## PROBLEM TO WORK ON
Reproduce all of the material exactly as shown.

## MATERIAL TO PROCESS
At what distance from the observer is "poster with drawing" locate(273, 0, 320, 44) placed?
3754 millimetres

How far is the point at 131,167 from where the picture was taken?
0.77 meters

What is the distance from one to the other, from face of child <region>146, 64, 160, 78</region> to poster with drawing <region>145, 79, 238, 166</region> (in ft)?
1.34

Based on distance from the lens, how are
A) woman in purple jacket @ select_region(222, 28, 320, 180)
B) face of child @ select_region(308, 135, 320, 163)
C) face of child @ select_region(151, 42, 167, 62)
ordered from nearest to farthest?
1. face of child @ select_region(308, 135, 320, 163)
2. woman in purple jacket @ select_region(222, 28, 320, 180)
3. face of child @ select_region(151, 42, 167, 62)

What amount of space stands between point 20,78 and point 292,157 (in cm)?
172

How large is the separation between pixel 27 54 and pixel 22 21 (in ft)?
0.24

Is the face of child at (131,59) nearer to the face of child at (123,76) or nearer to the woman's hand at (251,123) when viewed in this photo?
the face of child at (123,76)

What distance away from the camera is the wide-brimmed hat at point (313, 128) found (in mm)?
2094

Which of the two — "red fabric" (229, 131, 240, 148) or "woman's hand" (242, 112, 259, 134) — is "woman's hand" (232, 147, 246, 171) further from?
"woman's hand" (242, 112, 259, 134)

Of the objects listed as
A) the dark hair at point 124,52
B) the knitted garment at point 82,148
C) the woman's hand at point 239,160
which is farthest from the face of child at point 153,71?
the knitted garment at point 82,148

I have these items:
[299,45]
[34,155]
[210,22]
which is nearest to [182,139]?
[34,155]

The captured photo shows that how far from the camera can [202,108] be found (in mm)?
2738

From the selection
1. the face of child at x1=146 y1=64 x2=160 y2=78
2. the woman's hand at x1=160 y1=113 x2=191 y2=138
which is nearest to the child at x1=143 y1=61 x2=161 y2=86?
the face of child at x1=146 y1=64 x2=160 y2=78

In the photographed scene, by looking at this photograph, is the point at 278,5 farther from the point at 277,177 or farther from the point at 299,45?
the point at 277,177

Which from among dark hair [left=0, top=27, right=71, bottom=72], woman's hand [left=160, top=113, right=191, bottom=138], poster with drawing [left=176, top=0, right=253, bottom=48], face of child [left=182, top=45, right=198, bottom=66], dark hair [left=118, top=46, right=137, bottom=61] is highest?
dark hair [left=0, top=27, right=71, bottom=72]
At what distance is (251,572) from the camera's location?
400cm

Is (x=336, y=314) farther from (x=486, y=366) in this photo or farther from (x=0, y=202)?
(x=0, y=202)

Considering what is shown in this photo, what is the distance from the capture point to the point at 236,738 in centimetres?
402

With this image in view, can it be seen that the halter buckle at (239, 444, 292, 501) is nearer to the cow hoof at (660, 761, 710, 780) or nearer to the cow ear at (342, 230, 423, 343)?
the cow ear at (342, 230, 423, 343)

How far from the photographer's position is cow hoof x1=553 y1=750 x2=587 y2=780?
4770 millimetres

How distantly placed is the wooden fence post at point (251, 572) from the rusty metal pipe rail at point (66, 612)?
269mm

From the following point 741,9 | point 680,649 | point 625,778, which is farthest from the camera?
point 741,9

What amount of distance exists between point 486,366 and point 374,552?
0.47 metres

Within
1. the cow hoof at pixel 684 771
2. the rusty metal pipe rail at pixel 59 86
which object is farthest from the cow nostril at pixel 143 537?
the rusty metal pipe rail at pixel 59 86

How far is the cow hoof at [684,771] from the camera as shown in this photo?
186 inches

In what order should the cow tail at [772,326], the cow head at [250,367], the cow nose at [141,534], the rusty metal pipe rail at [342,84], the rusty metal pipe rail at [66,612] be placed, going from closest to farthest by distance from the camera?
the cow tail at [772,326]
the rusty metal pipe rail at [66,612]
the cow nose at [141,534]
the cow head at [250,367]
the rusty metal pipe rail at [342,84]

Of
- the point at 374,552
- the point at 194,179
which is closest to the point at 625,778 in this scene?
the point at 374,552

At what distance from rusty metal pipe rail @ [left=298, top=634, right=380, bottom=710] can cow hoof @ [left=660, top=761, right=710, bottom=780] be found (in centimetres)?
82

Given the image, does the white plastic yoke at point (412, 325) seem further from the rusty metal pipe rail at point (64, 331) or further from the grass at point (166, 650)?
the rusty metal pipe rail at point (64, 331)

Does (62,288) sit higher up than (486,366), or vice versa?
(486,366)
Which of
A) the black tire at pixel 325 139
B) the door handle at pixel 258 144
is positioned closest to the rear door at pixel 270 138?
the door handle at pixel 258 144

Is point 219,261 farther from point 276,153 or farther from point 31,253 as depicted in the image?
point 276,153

## SOLUTION TO THE PROBLEM
At what distance from the observer is "poster with drawing" locate(273, 0, 320, 44) placed?
3754 millimetres

How far is the point at 131,167 from where the picture was taken?
0.77 meters

What is the distance from one to the other, from face of child <region>146, 64, 160, 78</region> to poster with drawing <region>145, 79, 238, 166</region> (in ft)?
1.34

Based on distance from the lens, how are
A) woman in purple jacket @ select_region(222, 28, 320, 180)
B) face of child @ select_region(308, 135, 320, 163)
C) face of child @ select_region(151, 42, 167, 62)
ordered from nearest to farthest?
1. face of child @ select_region(308, 135, 320, 163)
2. woman in purple jacket @ select_region(222, 28, 320, 180)
3. face of child @ select_region(151, 42, 167, 62)

What amount of space stands between point 20,78 and point 292,157 (in cm)?
172

How large is the separation between pixel 27 54 and pixel 22 21 (in ft)?
0.24

Is the face of child at (131,59) nearer to the face of child at (123,76) or nearer to the woman's hand at (251,123) when viewed in this photo?
the face of child at (123,76)

What distance away from the camera is the wide-brimmed hat at point (313, 128) found (in mm)?
2094

Which of the two — "red fabric" (229, 131, 240, 148) or "woman's hand" (242, 112, 259, 134) — is "woman's hand" (232, 147, 246, 171) further from?
"woman's hand" (242, 112, 259, 134)

Of the objects listed as
A) the dark hair at point 124,52
B) the knitted garment at point 82,148
C) the woman's hand at point 239,160
which is farthest from the face of child at point 153,71?
the knitted garment at point 82,148

I have these items:
[299,45]
[34,155]
[210,22]
which is nearest to [182,139]?
[34,155]

The captured photo shows that how far from the camera can [202,108] be found (in mm)?
2738

From the selection
1. the face of child at x1=146 y1=64 x2=160 y2=78
2. the woman's hand at x1=160 y1=113 x2=191 y2=138
which is nearest to the child at x1=143 y1=61 x2=161 y2=86?
the face of child at x1=146 y1=64 x2=160 y2=78

In the photographed scene, by looking at this photograph, is the point at 278,5 farther from the point at 277,177 or farther from the point at 299,45?
the point at 277,177

Which from among dark hair [left=0, top=27, right=71, bottom=72], woman's hand [left=160, top=113, right=191, bottom=138], poster with drawing [left=176, top=0, right=253, bottom=48], face of child [left=182, top=45, right=198, bottom=66], dark hair [left=118, top=46, right=137, bottom=61] is highest?
dark hair [left=0, top=27, right=71, bottom=72]
At what distance is (251,572) from the camera's location?
400cm

Is (x=336, y=314) farther from (x=486, y=366) in this photo or farther from (x=0, y=202)?
(x=0, y=202)

Considering what is shown in this photo, what is the distance from the capture point to the point at 236,738 in centimetres?
402

With this image in view, can it be seen that the halter buckle at (239, 444, 292, 501) is nearer to the cow hoof at (660, 761, 710, 780) or nearer to the cow ear at (342, 230, 423, 343)?
the cow ear at (342, 230, 423, 343)

How far from the photographer's position is cow hoof x1=553 y1=750 x2=587 y2=780?
4770 millimetres

How distantly placed is the wooden fence post at point (251, 572) from the rusty metal pipe rail at point (66, 612)?
269mm

From the following point 741,9 | point 680,649 | point 625,778, which is farthest from the camera?
point 741,9

What amount of distance exists between point 486,366 and point 374,552?
0.47 metres

Within
1. the cow hoof at pixel 684 771
2. the rusty metal pipe rail at pixel 59 86
which object is farthest from the cow nostril at pixel 143 537?
the rusty metal pipe rail at pixel 59 86

How far is the cow hoof at [684,771] from the camera as shown in this photo?
186 inches

In what order should the cow tail at [772,326], the cow head at [250,367], the cow nose at [141,534], the rusty metal pipe rail at [342,84], the rusty metal pipe rail at [66,612] be placed, going from closest to farthest by distance from the camera?
the cow tail at [772,326]
the rusty metal pipe rail at [66,612]
the cow nose at [141,534]
the cow head at [250,367]
the rusty metal pipe rail at [342,84]

Of
- the point at 374,552
- the point at 194,179
which is closest to the point at 625,778 in this scene?
the point at 374,552

At what distance from rusty metal pipe rail @ [left=298, top=634, right=380, bottom=710] can cow hoof @ [left=660, top=761, right=710, bottom=780] be found (in centimetres)?
82

Given the image, does the white plastic yoke at point (412, 325) seem further from the rusty metal pipe rail at point (64, 331) or further from the grass at point (166, 650)?
the rusty metal pipe rail at point (64, 331)

Does (62,288) sit higher up than (486,366), or vice versa?
(486,366)
Which of
A) the black tire at pixel 325 139
B) the door handle at pixel 258 144
is positioned closest to the rear door at pixel 270 138?
the door handle at pixel 258 144

Is point 219,261 farther from point 276,153 or farther from point 31,253 as depicted in the image?
point 276,153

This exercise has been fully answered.